▶ _Aim_: Rewrite all of the records below, replacing every "woman's leg" with "woman's calf" and leaving everything else unchanged. Omit the pictures from your answer.

[Records from a spatial question set]
——

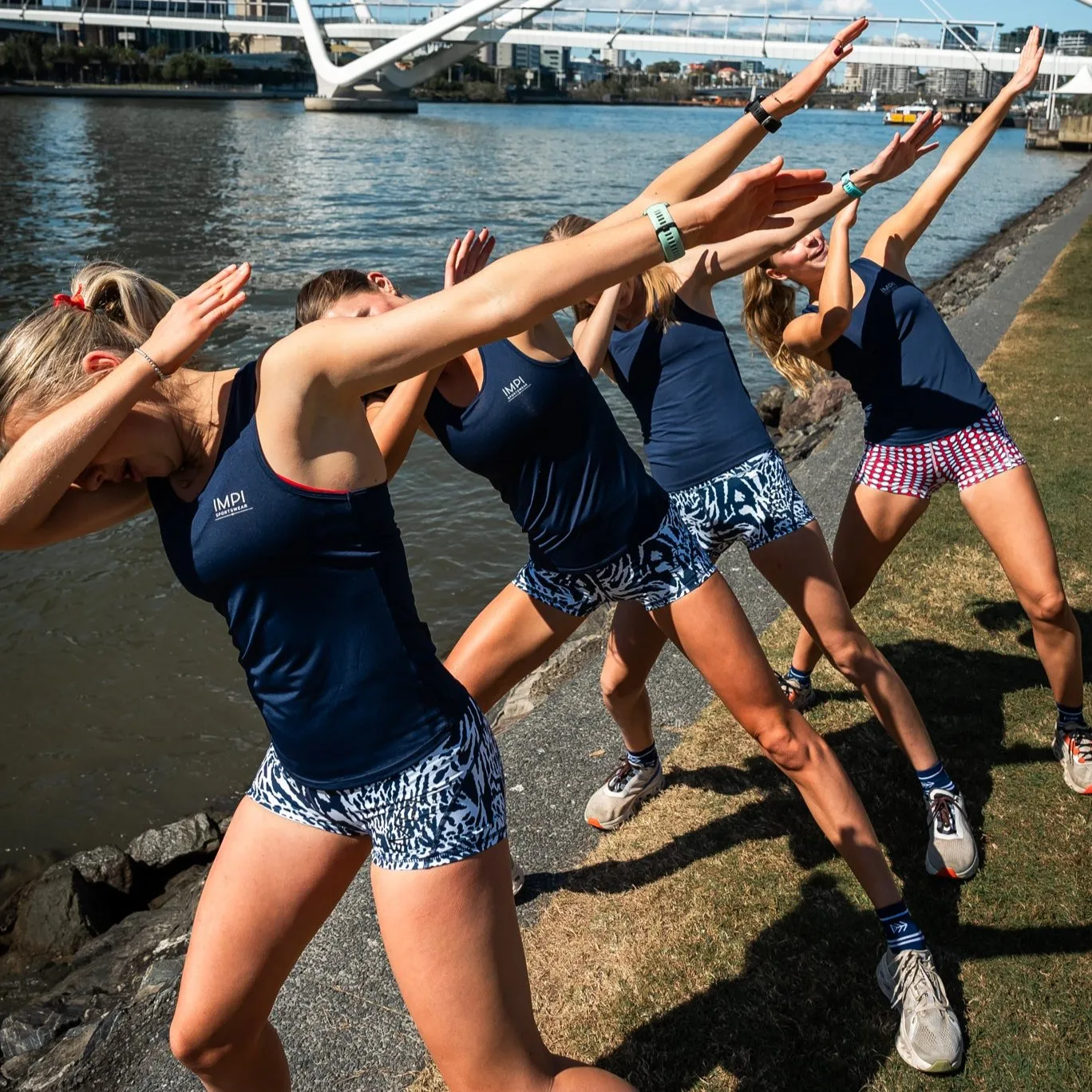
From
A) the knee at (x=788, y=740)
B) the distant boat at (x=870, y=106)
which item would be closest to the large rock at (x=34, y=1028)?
the knee at (x=788, y=740)

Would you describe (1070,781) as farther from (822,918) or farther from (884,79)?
(884,79)

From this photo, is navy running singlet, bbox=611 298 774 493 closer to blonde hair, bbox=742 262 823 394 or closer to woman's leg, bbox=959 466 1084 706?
blonde hair, bbox=742 262 823 394

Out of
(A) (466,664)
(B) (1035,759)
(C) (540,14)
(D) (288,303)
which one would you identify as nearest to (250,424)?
(A) (466,664)

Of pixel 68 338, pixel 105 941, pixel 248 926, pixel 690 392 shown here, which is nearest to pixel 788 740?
pixel 690 392

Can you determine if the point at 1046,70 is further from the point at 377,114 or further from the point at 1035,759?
the point at 1035,759

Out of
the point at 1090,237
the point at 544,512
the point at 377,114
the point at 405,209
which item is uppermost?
the point at 544,512

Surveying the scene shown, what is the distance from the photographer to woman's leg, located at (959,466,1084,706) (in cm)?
370

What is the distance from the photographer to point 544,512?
2.88 meters

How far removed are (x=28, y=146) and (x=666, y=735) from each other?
140 feet

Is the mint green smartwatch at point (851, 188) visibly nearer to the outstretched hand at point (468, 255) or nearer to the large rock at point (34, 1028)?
the outstretched hand at point (468, 255)

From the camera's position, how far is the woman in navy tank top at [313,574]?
1.82 meters

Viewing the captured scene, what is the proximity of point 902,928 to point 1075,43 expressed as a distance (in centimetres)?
9328

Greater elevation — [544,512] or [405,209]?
[544,512]

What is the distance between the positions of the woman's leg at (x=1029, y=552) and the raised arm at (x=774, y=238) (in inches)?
43.7
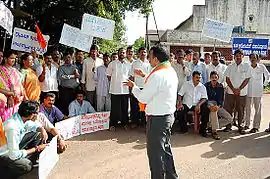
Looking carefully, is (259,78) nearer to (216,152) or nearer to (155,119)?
(216,152)

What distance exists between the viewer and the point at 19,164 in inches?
137

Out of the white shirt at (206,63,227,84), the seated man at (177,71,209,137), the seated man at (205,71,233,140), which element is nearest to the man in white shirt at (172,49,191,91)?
the seated man at (177,71,209,137)

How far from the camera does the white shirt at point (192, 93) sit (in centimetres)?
639

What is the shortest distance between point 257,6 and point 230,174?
3011 centimetres

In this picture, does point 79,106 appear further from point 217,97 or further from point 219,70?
point 219,70

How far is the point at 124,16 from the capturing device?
14516 mm

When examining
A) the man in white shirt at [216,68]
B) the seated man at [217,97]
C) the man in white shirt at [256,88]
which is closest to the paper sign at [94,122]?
the seated man at [217,97]

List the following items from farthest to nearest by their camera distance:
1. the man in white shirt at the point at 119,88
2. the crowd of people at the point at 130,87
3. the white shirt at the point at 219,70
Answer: the white shirt at the point at 219,70, the man in white shirt at the point at 119,88, the crowd of people at the point at 130,87

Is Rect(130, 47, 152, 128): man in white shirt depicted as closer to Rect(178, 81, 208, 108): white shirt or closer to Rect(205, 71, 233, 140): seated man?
Rect(178, 81, 208, 108): white shirt

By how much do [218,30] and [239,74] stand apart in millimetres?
1800

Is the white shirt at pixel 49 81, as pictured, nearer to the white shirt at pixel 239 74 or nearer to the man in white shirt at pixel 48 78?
the man in white shirt at pixel 48 78

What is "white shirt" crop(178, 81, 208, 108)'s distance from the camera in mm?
6395

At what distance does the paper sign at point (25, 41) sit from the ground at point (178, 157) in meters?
2.27

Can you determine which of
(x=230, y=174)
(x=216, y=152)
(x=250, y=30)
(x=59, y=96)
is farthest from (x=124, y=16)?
(x=250, y=30)
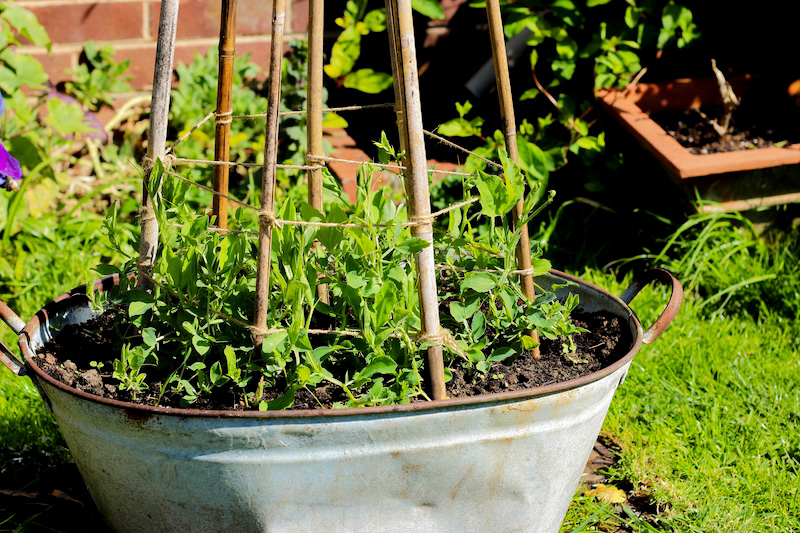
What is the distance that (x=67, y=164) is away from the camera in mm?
3000

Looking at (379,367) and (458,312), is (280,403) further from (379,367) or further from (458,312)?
(458,312)

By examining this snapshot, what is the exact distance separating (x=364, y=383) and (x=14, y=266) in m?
1.70

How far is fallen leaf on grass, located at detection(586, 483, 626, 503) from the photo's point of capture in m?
1.80

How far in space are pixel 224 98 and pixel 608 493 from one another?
120 cm

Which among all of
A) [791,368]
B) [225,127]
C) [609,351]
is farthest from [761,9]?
[225,127]

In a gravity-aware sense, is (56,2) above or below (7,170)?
above

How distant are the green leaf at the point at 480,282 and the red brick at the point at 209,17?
1901 millimetres

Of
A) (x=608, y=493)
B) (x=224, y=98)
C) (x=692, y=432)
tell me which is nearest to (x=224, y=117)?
(x=224, y=98)

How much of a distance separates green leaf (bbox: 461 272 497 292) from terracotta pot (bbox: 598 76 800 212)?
1238mm

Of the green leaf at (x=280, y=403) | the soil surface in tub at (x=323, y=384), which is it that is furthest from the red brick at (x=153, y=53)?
the green leaf at (x=280, y=403)

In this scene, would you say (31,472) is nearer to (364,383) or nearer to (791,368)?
(364,383)

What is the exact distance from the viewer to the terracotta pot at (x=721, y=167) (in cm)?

——

▶ _Expected answer_:
From
A) the knee at (x=788, y=740)
B) the distant boat at (x=870, y=106)
which item would be closest to the large rock at (x=34, y=1028)?
the knee at (x=788, y=740)

Would you describe (1070,781) as farther from (822,918) or farther from (884,79)?
(884,79)

From this photo, is navy running singlet, bbox=611 298 774 493 closer to blonde hair, bbox=742 262 823 394 or closer to woman's calf, bbox=959 466 1084 706?
blonde hair, bbox=742 262 823 394

Out of
(A) (466,664)
(B) (1035,759)
(C) (540,14)
(D) (288,303)
which one would you identify as nearest to (250,424)?
(A) (466,664)

Of pixel 68 338, pixel 105 941, pixel 248 926, pixel 690 392 shown here, which is nearest to pixel 788 740?
pixel 690 392

Can you determine if the point at 1046,70 is further from the point at 377,114 or further from the point at 1035,759?
the point at 1035,759

Out of
the point at 1090,237
the point at 544,512
the point at 377,114
the point at 405,209
which item is uppermost?
the point at 544,512

Surveying the scene shown, what is the distance from the photographer to woman's calf, located at (959,466,1084,706) (in cm)?
370

What is the distance from the photographer to point 544,512?
2.88 meters

How far removed are (x=28, y=146) and (x=666, y=735) from each other?
140 feet

Is the mint green smartwatch at point (851, 188) visibly nearer to the outstretched hand at point (468, 255) or nearer to the large rock at point (34, 1028)?
the outstretched hand at point (468, 255)

From the camera's position, how far is the woman in navy tank top at [313,574]?
1.82 meters

Viewing the captured scene, what is the proximity of point 902,928 to point 1075,43 expressed as a distance (in centimetres)?
9328

Greater elevation — [544,512] or [405,209]?
[544,512]

What is the distance between the positions of the woman's calf at (x=1029, y=552) and the raised arm at (x=774, y=238) (in inches)?
43.7
Looking carefully, is (259,78) nearer to (216,152) or nearer to (155,119)?
(216,152)

What distance exists between the viewer and the point at 19,164 in inches?
137

Out of the white shirt at (206,63,227,84), the seated man at (177,71,209,137), the seated man at (205,71,233,140), which element is nearest to the man in white shirt at (172,49,191,91)?
the seated man at (177,71,209,137)

How far from the camera does the white shirt at point (192, 93) sit (in centimetres)?
639

What is the shortest distance between point 257,6 and point 230,174?
3011 centimetres

In this picture, does point 79,106 appear further from point 217,97 or further from point 219,70?
point 219,70

How far is the point at 124,16 from the capturing device?
14516 mm

When examining
A) the man in white shirt at [216,68]
B) the seated man at [217,97]
C) the man in white shirt at [256,88]
which is closest to the paper sign at [94,122]?
the seated man at [217,97]

List the following items from farthest to nearest by their camera distance:
1. the man in white shirt at the point at 119,88
2. the crowd of people at the point at 130,87
3. the white shirt at the point at 219,70
Answer: the white shirt at the point at 219,70, the man in white shirt at the point at 119,88, the crowd of people at the point at 130,87

Is Rect(130, 47, 152, 128): man in white shirt depicted as closer to Rect(178, 81, 208, 108): white shirt or closer to Rect(205, 71, 233, 140): seated man?
Rect(178, 81, 208, 108): white shirt

By how much do [218,30] and [239,74] stand apart in millimetres?
1800

Is the white shirt at pixel 49 81, as pictured, nearer to the white shirt at pixel 239 74 or nearer to the man in white shirt at pixel 48 78?
the man in white shirt at pixel 48 78

What is "white shirt" crop(178, 81, 208, 108)'s distance from the camera in mm?
6395

At what distance does the paper sign at point (25, 41) sit from the ground at point (178, 157) in meters?
2.27

Can you determine which of
(x=230, y=174)
(x=216, y=152)
(x=250, y=30)
(x=59, y=96)
is farthest from (x=124, y=16)?
(x=250, y=30)
What is the distance that (x=67, y=164) is away from the camera in mm?
3000

Looking at (379,367) and (458,312), is (280,403) further from (379,367) or further from (458,312)?
(458,312)

By examining this snapshot, what is the exact distance separating (x=364, y=383) and (x=14, y=266) in m?
1.70

How far is fallen leaf on grass, located at detection(586, 483, 626, 503) from the photo's point of capture in m?
1.80

How far in space are pixel 224 98 and pixel 608 493 from one another?
120 cm

Which among all of
A) [791,368]
B) [225,127]
C) [609,351]
is farthest from [761,9]?
[225,127]

In a gravity-aware sense, is (56,2) above or below (7,170)?
above

How distant are the green leaf at the point at 480,282 and the red brick at the point at 209,17?
1901 millimetres

Of
A) (x=608, y=493)
B) (x=224, y=98)
C) (x=692, y=432)
tell me which is nearest to (x=224, y=117)?
(x=224, y=98)

How much of a distance separates green leaf (bbox: 461 272 497 292) from terracotta pot (bbox: 598 76 800 212)?
1238mm

Of the green leaf at (x=280, y=403) | the soil surface in tub at (x=323, y=384), which is it that is furthest from the red brick at (x=153, y=53)?
the green leaf at (x=280, y=403)

In this scene, would you say (31,472) is nearer to (364,383) or nearer to (791,368)?
(364,383)

What is the exact distance from the viewer to the terracotta pot at (x=721, y=167) (in cm)?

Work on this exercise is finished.